Here is my question: If (2, -3) and

(-5, 4 are the endpoints of a diagonal of a square, what are the coordinates of the other two vertices?

I got (2,3) and (-5,-4). But the other question was:

What is the area of the square?

How would you find this? Do you just count the number of tickmarks in between the vertices and then multiply like you would a normal square, or is there another correct way?

Thank you! Any help is appreciated!

You did the hardest part correctly.

Once you have the corner coordinates, square the length of any side to get the area.

The length of the diagonal of your square is sqrt[7^2 + 7^2] = 7 sqrt 2, so the length of sides should be 7.

The area must be 49

Your other points are not correct, a simple case of graphing them would have shown you they don't form a square.

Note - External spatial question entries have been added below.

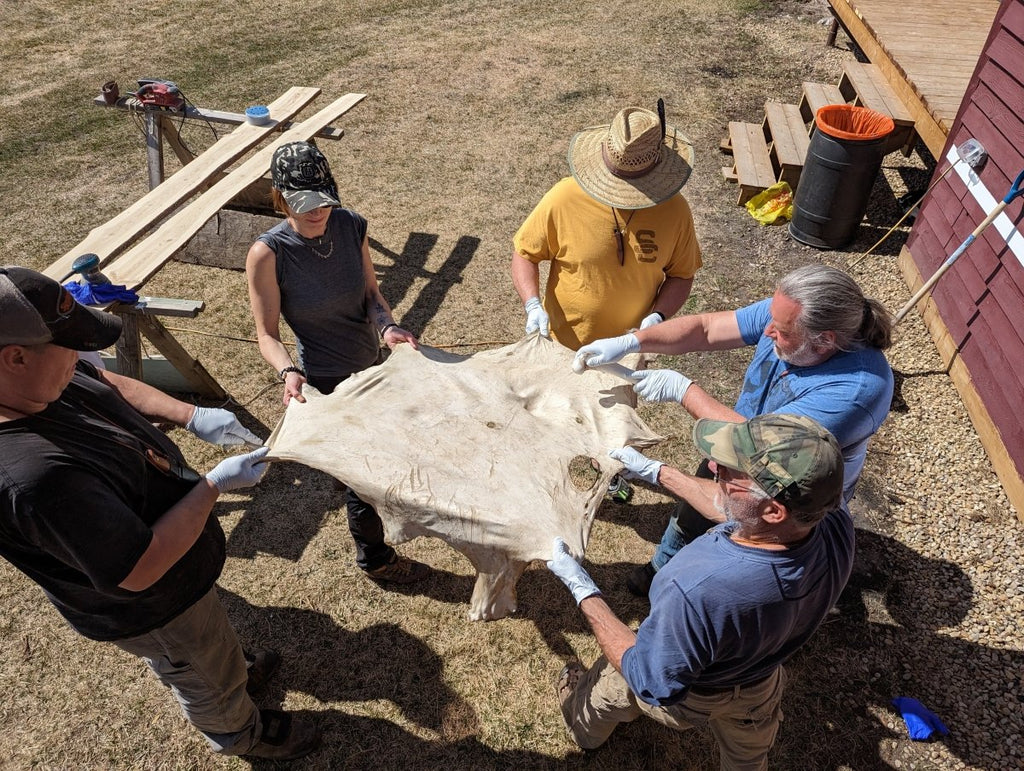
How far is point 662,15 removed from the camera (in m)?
10.9

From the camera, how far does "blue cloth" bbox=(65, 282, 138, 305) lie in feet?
12.6

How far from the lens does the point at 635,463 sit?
2531 millimetres

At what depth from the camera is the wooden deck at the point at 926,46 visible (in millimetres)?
5930

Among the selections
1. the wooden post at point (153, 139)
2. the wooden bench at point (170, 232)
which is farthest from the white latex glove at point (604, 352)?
the wooden post at point (153, 139)

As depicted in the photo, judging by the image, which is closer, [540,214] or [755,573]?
[755,573]

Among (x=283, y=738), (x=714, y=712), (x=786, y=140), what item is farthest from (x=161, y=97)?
(x=714, y=712)

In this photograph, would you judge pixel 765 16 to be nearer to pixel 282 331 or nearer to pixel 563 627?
pixel 282 331

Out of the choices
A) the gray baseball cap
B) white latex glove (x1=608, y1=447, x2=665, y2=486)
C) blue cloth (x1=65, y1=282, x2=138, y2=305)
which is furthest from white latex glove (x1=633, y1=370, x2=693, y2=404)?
blue cloth (x1=65, y1=282, x2=138, y2=305)

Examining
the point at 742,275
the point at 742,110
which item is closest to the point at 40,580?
the point at 742,275

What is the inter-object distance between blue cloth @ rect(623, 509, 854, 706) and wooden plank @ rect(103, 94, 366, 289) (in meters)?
3.88

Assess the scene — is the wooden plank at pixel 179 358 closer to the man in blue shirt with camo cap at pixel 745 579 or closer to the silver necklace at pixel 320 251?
the silver necklace at pixel 320 251

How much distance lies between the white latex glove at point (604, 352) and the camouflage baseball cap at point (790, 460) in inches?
42.1

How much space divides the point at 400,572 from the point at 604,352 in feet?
5.75

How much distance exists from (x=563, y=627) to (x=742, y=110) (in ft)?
24.8
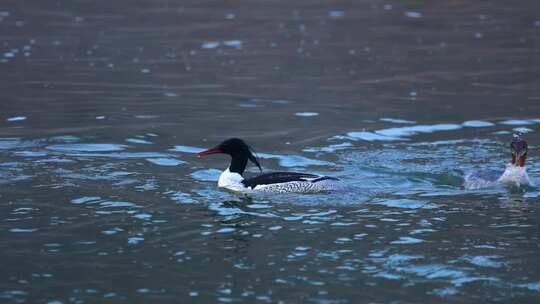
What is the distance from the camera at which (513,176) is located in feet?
47.5

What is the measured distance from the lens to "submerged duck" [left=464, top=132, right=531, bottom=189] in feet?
47.5

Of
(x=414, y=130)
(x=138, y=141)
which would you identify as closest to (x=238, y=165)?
(x=138, y=141)

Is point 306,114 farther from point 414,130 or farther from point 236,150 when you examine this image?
point 236,150

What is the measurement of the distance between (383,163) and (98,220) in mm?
5635

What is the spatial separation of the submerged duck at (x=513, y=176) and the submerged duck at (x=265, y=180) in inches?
82.1

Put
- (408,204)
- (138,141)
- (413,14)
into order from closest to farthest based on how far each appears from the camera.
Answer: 1. (408,204)
2. (138,141)
3. (413,14)

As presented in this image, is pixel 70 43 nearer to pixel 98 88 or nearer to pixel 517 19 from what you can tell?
pixel 98 88

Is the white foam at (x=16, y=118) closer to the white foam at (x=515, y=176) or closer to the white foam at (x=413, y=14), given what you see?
the white foam at (x=515, y=176)

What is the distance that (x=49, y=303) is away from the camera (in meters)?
9.52

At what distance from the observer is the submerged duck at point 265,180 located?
14141 mm

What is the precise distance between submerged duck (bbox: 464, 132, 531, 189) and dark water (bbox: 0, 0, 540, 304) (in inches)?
6.6

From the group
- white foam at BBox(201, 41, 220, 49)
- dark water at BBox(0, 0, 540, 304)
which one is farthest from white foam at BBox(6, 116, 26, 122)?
white foam at BBox(201, 41, 220, 49)

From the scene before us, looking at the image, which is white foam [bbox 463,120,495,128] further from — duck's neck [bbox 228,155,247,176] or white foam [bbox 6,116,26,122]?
white foam [bbox 6,116,26,122]

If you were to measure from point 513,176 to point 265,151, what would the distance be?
193 inches
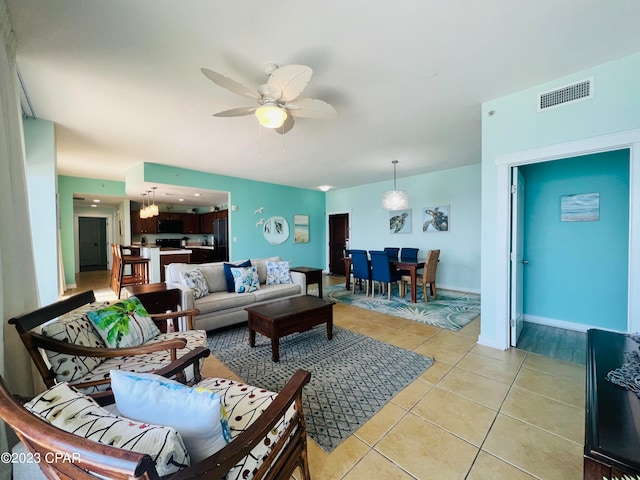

I got (2,4) and (-5,-3) as the other points.

Check: In a square the diagonals are equal and right-bisect each other.

For my points both are equal to 7√2 and their slopes are +1 and -1

the base length is 7, and the height of course is also 7, for an area of 49 square units

Ummm... I did graph them, and why would it be (-5, -3)?

That would make the square... slightly diagonal, wouldn't it. I said -4 because that is directly below 4.

Reiny is correct about the other two point coordinates. I should have used real graph paper, or verified the side lengths. All must be 7.

To find the coordinates of the other two vertices of the square, we need to understand the properties of a square.

In a square, opposite sides are parallel and equal in length, and all four angles are right angles.

So, to find the other two vertices, we need to consider the diagonal line connecting the given endpoints as one of the diagonals of the square.

First, let's find the length of the diagonal. We can use the distance formula between two points to calculate it:

Distance = sqrt((x2 - x1)^2 + (y2 - y1)^2)

For the given endpoints, (2, -3) and (-5, 4):

Distance = sqrt((-5 - 2)^2 + (4 - (-3))^2)
= sqrt((-7)^2 + (7)^2)
= sqrt(49 + 49)
= sqrt(98)
= 7 * sqrt(2)

Since a square has diagonals of equal length, the other diagonal is also 7 * sqrt(2).

Now, let's find the coordinates of the other two vertices:

1. Start with one endpoint (let's say (2, -3)) and add the diagonal length to both x and y coordinates. This will give us one vertex.

Vertex 1: (2 + 7 * sqrt(2), -3 + 7 * sqrt(2))
= (2 + 7 * sqrt(2), -3 + 7 * sqrt(2))

2. Start with the other endpoint (let's say (-5, 4)) and subtract the diagonal length from both x and y coordinates. This will give us the other vertex.

Vertex 2: (-5 - 7 * sqrt(2), 4 - 7 * sqrt(2))
= (-5 - 7 * sqrt(2), 4 - 7 * sqrt(2))

So, the coordinates of the other two vertices are:
Vertex 1: (2 + 7 * sqrt(2), -3 + 7 * sqrt(2))
Vertex 2: (-5 - 7 * sqrt(2), 4 - 7 * sqrt(2))

To find the area of the square, we can use the distance formula again. Since a square has equal sides, we just need to find the length of one side.

We know that the diagonal length is 7 * sqrt(2). To find the side length, we can divide the diagonal length by sqrt(2) since the diagonal divides the square into two congruent right-angled triangles.

Side length = (Diagonal length) / sqrt(2)
= 7 * sqrt(2) / sqrt(2)
= 7

Now, we can calculate the area of the square by squaring the length of one side:

Area = (Side length)^2
= (7)^2
= 49 square units

So, the area of the square is 49 square units.

To summarize:
- The coordinates of the other two vertices are:
Vertex 1: (2 + 7 * sqrt(2), -3 + 7 * sqrt(2))
Vertex 2: (-5 - 7 * sqrt(2), 4 - 7 * sqrt(2))

- The area of the square is 49 square units.